Wherever the word "larger" shows up in the data, report the line it sits in.

═══ Material for this task ═══

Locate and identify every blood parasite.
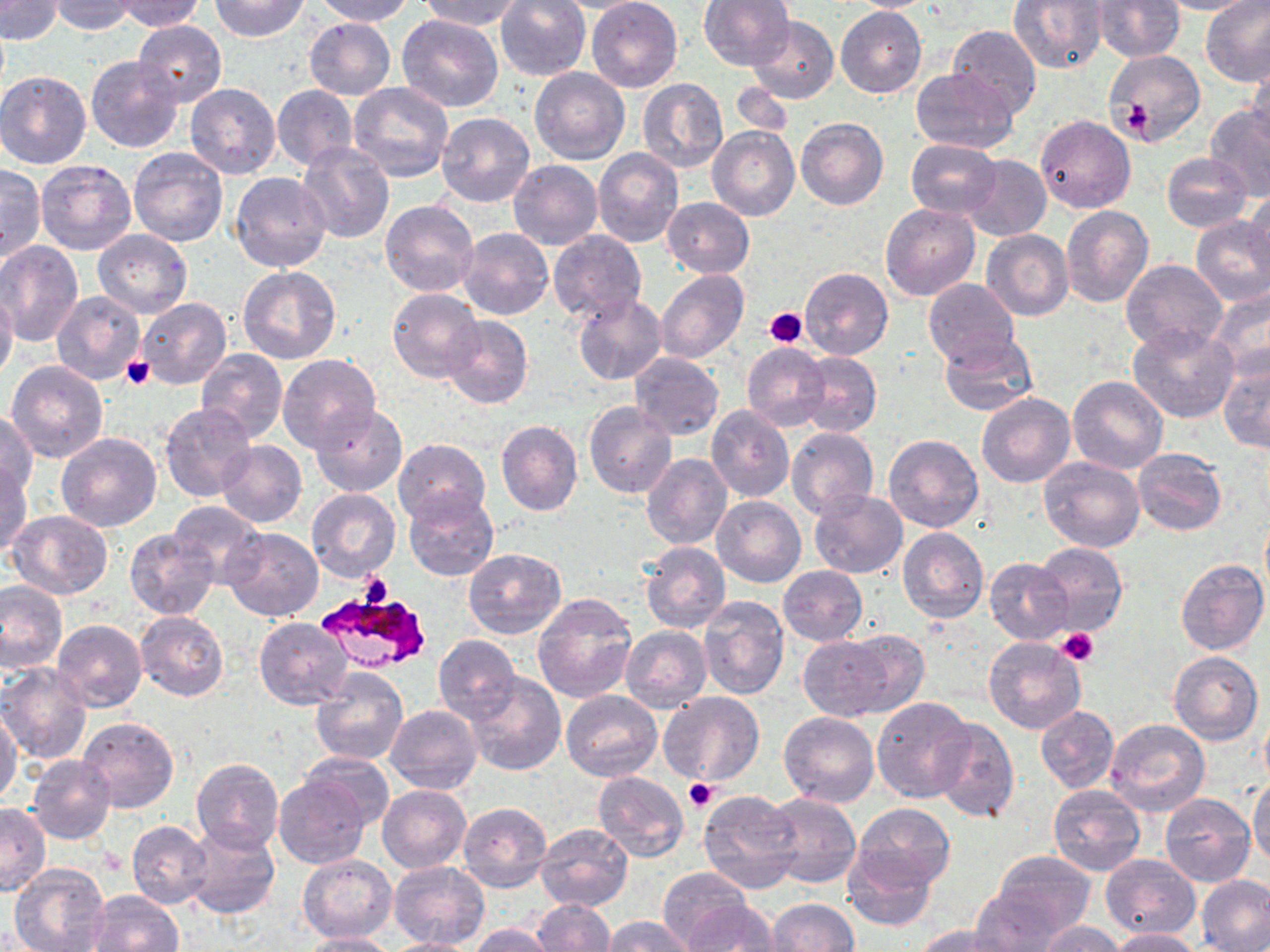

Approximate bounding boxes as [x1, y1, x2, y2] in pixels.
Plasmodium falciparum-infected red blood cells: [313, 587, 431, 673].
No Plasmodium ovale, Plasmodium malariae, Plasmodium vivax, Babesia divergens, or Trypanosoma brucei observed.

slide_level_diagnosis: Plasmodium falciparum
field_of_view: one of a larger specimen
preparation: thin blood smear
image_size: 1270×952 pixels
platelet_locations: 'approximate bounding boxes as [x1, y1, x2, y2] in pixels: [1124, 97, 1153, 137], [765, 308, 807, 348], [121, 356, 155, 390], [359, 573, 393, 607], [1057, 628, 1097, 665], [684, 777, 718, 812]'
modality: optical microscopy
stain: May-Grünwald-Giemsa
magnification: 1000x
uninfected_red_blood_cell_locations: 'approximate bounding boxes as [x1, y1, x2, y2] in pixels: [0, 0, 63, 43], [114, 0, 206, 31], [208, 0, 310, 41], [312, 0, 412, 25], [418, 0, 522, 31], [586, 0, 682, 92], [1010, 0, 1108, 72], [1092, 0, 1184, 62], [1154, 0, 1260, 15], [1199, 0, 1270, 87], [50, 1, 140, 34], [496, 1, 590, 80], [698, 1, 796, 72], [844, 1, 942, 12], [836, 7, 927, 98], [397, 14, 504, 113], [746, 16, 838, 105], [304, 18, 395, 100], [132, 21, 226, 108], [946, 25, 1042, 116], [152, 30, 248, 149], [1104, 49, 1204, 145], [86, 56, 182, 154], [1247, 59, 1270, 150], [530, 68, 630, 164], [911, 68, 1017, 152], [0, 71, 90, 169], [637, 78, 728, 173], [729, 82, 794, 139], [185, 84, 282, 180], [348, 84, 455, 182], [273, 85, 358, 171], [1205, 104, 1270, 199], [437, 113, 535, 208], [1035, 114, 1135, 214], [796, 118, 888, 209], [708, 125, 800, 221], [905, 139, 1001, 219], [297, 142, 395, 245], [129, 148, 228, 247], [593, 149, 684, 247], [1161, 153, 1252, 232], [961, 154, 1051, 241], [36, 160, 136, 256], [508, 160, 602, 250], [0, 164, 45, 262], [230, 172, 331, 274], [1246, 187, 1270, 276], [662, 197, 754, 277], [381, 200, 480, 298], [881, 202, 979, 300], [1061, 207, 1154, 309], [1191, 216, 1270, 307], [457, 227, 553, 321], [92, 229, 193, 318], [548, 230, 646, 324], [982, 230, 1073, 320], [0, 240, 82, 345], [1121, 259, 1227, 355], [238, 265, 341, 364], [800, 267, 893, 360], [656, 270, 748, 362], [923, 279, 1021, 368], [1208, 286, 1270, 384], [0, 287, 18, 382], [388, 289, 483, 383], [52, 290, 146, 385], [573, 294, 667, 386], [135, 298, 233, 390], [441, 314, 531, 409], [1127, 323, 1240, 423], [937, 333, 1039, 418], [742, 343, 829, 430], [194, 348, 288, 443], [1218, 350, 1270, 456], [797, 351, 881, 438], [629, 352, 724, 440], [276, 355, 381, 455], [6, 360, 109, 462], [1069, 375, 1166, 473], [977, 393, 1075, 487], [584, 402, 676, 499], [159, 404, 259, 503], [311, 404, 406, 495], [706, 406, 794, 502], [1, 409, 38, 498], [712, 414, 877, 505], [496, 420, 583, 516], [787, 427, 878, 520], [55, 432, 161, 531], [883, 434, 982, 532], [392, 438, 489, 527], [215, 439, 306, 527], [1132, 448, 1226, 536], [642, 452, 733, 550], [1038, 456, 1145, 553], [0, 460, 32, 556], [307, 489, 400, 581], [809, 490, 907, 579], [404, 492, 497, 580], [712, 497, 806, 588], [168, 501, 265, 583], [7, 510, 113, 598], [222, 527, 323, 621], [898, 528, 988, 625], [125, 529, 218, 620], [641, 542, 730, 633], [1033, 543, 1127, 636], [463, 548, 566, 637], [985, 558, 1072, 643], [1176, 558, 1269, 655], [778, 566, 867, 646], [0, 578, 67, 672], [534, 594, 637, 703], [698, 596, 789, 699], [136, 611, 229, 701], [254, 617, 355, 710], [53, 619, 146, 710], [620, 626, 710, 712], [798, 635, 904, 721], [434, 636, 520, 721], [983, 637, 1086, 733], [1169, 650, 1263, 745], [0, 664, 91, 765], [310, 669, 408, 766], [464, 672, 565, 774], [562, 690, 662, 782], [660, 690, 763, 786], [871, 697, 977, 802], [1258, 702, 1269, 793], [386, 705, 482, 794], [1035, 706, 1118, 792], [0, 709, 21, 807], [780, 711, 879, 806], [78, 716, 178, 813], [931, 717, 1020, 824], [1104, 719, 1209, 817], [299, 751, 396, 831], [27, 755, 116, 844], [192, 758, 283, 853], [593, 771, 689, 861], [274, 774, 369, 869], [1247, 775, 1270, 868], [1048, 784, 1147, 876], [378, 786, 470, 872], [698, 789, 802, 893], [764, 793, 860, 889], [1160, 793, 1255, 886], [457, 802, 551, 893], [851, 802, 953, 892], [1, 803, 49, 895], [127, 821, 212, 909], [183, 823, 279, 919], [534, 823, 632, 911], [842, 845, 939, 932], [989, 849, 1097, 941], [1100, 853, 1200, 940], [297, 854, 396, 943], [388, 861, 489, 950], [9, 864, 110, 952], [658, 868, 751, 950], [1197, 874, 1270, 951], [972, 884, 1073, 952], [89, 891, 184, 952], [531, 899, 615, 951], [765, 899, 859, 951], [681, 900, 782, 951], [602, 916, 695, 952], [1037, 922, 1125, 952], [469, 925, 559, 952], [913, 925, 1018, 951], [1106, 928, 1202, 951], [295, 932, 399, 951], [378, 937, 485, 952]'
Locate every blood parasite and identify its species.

═══
═══ Material for this task ═══

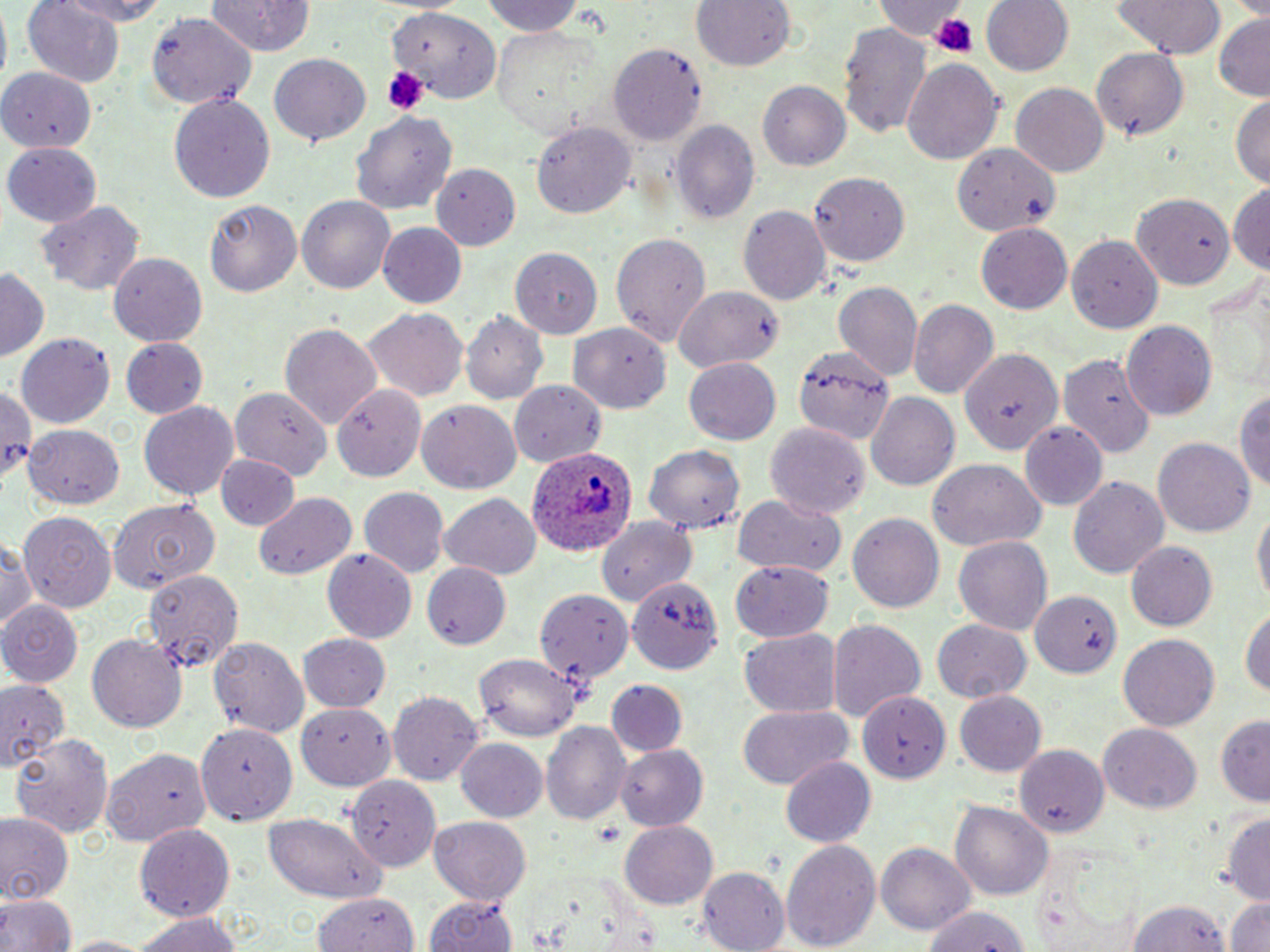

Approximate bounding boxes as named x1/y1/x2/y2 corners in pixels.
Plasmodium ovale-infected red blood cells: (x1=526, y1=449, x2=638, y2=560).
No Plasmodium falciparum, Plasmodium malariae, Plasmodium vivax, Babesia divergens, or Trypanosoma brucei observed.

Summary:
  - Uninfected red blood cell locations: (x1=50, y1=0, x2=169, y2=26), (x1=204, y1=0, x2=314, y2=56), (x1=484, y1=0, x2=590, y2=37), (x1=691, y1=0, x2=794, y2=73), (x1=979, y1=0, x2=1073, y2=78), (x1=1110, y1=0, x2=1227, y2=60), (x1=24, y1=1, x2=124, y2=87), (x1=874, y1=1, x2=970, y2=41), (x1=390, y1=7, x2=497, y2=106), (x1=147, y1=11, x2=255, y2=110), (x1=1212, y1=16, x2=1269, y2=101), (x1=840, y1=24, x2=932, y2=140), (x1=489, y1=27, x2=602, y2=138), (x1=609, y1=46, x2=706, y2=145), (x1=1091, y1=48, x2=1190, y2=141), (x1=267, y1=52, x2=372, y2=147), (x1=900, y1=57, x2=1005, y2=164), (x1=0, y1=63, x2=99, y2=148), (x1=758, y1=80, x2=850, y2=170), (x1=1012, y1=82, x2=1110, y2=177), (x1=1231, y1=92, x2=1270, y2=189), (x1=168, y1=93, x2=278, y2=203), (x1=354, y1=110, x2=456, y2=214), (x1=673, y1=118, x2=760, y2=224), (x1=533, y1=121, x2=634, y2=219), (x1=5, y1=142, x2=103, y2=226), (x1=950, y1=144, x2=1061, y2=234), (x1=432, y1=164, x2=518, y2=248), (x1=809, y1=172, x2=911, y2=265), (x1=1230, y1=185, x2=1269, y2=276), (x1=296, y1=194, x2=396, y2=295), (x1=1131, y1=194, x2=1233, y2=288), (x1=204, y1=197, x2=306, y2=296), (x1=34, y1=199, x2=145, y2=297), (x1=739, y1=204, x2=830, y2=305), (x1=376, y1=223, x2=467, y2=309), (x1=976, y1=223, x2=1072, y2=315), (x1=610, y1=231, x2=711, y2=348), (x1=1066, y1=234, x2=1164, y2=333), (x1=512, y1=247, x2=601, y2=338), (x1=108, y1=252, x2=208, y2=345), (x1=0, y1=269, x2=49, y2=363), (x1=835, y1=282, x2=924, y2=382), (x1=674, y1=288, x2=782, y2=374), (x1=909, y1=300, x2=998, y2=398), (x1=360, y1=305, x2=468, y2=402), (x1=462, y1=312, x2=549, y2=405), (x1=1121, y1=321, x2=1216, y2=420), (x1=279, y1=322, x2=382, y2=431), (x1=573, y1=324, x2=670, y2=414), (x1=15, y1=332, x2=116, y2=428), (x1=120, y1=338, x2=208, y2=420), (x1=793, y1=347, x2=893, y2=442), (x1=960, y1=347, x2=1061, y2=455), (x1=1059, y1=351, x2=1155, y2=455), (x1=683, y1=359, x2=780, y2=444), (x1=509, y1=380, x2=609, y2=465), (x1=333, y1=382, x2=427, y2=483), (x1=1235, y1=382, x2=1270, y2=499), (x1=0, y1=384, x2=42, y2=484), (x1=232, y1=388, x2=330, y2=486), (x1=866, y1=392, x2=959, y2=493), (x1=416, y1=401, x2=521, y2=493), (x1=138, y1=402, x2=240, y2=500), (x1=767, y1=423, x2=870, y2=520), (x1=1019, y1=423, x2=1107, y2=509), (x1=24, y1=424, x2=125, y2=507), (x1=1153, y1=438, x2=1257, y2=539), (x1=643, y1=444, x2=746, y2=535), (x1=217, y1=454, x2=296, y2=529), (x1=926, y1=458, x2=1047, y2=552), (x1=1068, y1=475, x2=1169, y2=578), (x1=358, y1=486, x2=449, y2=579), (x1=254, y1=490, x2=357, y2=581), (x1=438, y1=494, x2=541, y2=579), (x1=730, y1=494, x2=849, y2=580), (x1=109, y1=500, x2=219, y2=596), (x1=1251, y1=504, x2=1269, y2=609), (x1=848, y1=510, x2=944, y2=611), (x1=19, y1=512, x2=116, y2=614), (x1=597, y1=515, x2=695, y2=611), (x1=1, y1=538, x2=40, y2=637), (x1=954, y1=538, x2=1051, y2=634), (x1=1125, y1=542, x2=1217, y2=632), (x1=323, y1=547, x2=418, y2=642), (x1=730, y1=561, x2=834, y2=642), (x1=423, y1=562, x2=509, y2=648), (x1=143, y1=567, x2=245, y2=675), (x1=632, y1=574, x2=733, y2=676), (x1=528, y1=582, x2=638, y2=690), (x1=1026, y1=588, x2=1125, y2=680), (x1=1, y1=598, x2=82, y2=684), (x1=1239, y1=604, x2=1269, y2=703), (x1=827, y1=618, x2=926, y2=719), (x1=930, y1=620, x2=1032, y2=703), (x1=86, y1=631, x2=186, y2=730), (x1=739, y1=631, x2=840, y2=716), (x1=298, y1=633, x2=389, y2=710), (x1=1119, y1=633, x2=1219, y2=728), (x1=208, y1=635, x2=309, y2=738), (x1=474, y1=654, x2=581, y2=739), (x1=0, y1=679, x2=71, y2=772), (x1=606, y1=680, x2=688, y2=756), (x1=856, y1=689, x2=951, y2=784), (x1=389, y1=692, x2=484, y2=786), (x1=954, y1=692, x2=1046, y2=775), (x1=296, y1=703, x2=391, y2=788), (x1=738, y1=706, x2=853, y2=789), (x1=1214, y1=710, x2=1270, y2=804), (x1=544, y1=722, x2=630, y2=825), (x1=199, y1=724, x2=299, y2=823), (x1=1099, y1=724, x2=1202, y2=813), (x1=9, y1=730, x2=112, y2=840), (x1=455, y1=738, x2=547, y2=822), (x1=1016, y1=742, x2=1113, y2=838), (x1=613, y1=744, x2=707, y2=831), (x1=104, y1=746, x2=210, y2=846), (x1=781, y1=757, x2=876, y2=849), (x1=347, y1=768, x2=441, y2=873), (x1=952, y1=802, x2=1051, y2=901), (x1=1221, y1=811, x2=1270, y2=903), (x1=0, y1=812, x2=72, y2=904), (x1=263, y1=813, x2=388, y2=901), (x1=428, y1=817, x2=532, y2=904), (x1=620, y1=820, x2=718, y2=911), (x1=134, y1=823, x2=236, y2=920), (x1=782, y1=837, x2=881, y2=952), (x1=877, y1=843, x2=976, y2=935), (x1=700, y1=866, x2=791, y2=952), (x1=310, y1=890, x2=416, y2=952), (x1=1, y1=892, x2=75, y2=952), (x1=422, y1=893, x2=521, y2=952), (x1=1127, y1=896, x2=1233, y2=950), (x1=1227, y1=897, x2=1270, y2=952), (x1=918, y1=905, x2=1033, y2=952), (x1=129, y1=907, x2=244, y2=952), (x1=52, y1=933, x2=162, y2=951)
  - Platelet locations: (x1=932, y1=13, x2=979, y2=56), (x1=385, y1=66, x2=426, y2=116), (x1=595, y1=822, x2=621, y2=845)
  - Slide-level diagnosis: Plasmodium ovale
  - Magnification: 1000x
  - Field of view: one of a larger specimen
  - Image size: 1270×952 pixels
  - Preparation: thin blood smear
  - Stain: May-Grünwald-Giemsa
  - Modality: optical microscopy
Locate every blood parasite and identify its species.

═══

- **Final answer**:
field_of_view: one of a larger specimen
  - Field of view: one of a larger specimen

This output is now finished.